**Your task**
From the listing below, keep only the lines that contain the string "Judging" and copy each of them. Treat uppercase and lowercase letters as different.

**Information supplied**
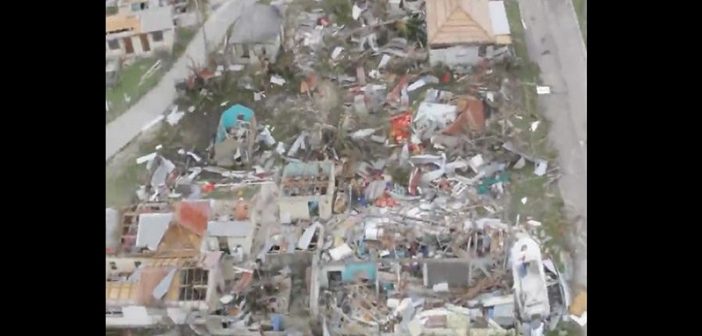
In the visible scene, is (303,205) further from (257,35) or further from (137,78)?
(137,78)

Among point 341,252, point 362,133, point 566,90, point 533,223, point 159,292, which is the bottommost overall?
point 159,292

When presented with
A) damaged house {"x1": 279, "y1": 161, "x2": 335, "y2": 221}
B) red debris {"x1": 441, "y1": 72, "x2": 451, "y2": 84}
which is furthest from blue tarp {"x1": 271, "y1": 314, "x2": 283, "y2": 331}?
red debris {"x1": 441, "y1": 72, "x2": 451, "y2": 84}

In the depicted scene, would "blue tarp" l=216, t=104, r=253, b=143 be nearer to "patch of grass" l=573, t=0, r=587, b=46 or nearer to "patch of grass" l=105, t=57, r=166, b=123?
"patch of grass" l=105, t=57, r=166, b=123

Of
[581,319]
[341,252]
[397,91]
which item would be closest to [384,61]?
[397,91]

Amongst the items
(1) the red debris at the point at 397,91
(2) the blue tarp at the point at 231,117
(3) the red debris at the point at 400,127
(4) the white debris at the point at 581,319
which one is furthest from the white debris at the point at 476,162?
(2) the blue tarp at the point at 231,117

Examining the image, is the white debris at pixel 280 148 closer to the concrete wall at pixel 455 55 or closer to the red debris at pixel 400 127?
the red debris at pixel 400 127
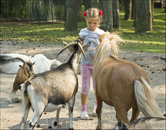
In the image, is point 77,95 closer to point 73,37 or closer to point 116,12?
point 73,37

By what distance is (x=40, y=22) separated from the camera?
26.7m

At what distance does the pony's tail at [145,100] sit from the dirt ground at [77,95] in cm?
180

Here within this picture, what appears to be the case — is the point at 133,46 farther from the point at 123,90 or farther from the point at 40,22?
the point at 40,22

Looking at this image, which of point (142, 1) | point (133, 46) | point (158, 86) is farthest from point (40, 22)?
point (158, 86)

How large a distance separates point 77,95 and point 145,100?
12.8 ft

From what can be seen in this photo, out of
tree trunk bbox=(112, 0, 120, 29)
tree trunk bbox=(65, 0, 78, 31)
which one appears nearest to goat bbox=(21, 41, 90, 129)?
tree trunk bbox=(65, 0, 78, 31)

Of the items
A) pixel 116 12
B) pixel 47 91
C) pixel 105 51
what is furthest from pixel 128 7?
pixel 47 91

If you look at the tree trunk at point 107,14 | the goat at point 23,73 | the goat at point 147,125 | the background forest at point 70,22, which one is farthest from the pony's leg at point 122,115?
the tree trunk at point 107,14

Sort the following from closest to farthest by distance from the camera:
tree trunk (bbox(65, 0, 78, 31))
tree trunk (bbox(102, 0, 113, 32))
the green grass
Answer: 1. the green grass
2. tree trunk (bbox(102, 0, 113, 32))
3. tree trunk (bbox(65, 0, 78, 31))

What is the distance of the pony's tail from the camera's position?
10.7 feet

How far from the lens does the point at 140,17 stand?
1884cm

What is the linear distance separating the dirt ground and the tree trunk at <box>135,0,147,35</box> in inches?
275

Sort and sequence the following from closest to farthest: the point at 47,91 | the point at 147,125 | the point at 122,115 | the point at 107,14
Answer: the point at 147,125 → the point at 122,115 → the point at 47,91 → the point at 107,14

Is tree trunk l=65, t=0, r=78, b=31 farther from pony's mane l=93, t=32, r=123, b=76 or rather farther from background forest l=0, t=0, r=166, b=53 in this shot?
pony's mane l=93, t=32, r=123, b=76
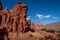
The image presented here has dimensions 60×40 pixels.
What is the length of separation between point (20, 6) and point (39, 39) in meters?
15.9

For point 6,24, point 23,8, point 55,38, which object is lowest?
point 55,38

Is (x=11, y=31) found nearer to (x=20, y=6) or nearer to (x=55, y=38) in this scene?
(x=20, y=6)

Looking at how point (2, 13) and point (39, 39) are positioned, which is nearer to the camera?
point (39, 39)

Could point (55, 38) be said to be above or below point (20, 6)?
below

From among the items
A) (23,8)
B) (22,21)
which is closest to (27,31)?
(22,21)

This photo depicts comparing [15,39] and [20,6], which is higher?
[20,6]

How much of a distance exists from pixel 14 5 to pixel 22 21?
24.5 feet

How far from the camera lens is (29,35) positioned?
216 feet

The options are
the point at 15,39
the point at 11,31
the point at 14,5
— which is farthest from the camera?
the point at 14,5

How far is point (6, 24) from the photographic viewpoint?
230ft

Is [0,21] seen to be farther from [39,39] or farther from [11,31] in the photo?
[39,39]

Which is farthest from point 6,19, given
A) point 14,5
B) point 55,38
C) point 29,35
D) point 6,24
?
point 55,38

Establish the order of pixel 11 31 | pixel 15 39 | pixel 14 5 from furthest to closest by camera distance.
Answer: pixel 14 5
pixel 11 31
pixel 15 39

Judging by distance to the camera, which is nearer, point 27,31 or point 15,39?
point 15,39
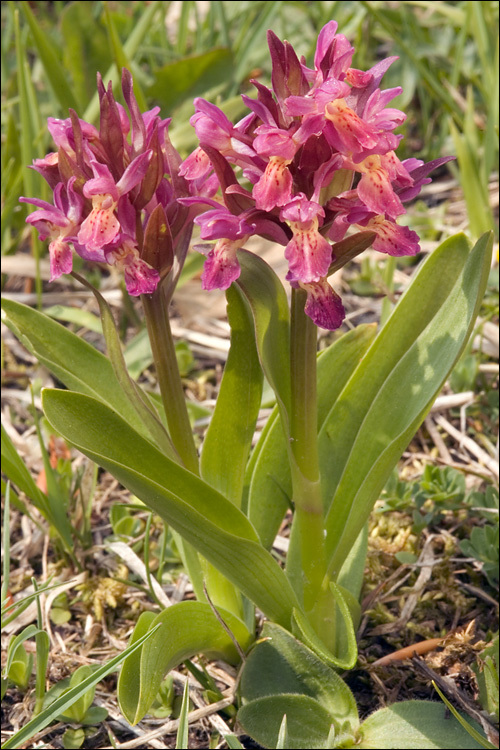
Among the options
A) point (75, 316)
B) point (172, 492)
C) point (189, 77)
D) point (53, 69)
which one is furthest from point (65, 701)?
point (189, 77)

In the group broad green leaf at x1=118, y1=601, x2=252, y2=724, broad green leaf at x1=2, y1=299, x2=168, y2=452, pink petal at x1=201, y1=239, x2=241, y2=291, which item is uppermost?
pink petal at x1=201, y1=239, x2=241, y2=291

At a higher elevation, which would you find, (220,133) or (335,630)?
(220,133)

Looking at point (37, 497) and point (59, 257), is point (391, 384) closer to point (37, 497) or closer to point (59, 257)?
point (59, 257)

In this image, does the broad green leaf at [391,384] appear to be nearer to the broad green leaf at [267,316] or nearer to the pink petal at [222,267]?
the broad green leaf at [267,316]

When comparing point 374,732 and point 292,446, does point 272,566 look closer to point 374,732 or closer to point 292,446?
point 292,446

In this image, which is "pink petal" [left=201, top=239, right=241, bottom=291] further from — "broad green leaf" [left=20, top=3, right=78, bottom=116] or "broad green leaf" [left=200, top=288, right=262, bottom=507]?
"broad green leaf" [left=20, top=3, right=78, bottom=116]

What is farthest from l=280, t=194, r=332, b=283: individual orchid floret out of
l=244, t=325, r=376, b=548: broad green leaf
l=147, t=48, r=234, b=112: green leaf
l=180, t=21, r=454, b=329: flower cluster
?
l=147, t=48, r=234, b=112: green leaf

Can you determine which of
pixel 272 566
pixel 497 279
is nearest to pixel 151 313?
pixel 272 566
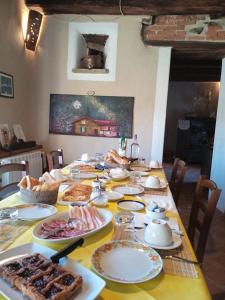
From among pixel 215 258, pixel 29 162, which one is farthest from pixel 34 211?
pixel 29 162

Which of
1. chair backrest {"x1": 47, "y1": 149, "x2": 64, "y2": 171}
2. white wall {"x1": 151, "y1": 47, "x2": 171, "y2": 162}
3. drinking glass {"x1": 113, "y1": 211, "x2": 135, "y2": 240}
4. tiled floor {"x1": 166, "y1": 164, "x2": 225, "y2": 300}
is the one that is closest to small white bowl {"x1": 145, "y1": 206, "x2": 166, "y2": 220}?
drinking glass {"x1": 113, "y1": 211, "x2": 135, "y2": 240}

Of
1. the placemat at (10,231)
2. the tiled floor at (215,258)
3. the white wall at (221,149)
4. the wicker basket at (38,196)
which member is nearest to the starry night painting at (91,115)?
the white wall at (221,149)

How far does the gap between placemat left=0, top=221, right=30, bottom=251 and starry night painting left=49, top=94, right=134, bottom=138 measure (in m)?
2.58

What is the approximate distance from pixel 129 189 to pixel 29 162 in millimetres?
1900

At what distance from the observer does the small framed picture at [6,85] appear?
290 centimetres

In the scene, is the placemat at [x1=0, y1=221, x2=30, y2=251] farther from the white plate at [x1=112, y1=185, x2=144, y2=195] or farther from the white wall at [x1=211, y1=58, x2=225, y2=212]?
the white wall at [x1=211, y1=58, x2=225, y2=212]

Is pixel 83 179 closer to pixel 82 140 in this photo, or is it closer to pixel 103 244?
pixel 103 244

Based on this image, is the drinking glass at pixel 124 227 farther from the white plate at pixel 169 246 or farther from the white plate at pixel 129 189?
the white plate at pixel 129 189

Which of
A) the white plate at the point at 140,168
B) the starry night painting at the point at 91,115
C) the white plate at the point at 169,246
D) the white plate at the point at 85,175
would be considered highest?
the starry night painting at the point at 91,115

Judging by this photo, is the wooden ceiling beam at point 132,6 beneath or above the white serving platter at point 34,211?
above

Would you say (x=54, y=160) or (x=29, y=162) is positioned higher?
(x=54, y=160)

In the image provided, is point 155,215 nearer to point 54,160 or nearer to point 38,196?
point 38,196

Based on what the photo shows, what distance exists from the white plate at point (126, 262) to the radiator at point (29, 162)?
2145 mm

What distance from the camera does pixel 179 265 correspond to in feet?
2.74
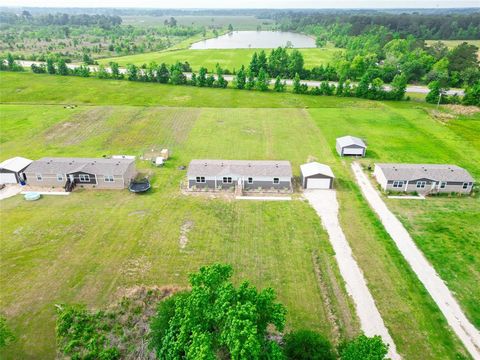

**Correct response**
Judging by distance to the camera, which is nearer, point 27,31 or point 15,39?
Judging by this photo, is the wooden ceiling beam at point 132,6 beneath or above the white serving platter at point 34,211?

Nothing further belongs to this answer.